(Extracted data begins)

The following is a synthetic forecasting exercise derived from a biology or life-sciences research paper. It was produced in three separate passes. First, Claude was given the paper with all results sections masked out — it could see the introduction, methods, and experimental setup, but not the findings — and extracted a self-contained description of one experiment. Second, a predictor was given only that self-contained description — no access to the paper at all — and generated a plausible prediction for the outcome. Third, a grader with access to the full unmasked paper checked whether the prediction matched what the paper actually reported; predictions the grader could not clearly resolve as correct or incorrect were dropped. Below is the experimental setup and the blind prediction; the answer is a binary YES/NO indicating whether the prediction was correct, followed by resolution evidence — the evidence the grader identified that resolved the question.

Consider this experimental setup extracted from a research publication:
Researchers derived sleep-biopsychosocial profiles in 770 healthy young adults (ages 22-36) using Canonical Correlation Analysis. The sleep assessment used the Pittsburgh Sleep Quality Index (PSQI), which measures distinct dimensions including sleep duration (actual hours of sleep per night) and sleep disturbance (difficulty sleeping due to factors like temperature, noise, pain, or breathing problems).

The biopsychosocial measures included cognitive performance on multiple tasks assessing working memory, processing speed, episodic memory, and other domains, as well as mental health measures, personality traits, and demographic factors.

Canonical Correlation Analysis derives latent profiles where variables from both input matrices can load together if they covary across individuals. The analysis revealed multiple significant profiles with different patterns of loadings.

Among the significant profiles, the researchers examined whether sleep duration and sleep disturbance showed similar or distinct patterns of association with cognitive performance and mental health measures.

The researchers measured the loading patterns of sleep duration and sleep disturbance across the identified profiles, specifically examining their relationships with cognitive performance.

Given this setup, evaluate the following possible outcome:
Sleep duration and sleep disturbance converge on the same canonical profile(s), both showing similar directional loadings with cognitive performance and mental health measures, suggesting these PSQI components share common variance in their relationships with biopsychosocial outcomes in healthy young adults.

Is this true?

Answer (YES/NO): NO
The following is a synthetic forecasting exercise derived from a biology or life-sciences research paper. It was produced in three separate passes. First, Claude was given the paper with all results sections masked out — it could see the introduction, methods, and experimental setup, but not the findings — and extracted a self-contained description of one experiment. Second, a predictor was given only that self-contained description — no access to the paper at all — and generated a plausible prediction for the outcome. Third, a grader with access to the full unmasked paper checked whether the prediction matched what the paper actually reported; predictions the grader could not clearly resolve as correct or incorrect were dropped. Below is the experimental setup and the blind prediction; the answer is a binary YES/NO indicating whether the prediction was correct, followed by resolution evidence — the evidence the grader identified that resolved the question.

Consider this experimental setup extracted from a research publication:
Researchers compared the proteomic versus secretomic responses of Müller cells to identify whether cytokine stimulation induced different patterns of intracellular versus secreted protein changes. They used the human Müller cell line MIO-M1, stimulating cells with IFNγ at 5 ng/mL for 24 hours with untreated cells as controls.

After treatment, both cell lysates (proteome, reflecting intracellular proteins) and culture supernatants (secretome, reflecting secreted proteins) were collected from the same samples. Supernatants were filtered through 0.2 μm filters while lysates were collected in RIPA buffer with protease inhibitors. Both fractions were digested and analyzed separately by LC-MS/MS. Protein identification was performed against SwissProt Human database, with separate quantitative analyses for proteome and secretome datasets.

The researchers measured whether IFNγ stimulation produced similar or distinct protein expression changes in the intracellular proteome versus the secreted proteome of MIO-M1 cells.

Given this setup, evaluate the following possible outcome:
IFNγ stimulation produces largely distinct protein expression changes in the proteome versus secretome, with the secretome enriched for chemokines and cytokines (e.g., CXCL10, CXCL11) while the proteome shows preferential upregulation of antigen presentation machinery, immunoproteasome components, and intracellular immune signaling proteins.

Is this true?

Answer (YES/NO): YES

(Extracted data ends)

Set down exactly, and only, the lines from the one with "IFNγ stimulation produces" to the final line of the data.

### Problem solution
IFNγ stimulation produces largely distinct protein expression changes in the proteome versus secretome, with the secretome enriched for chemokines and cytokines (e.g., CXCL10, CXCL11) while the proteome shows preferential upregulation of antigen presentation machinery, immunoproteasome components, and intracellular immune signaling proteins.

Is this true?

Answer (YES/NO): YES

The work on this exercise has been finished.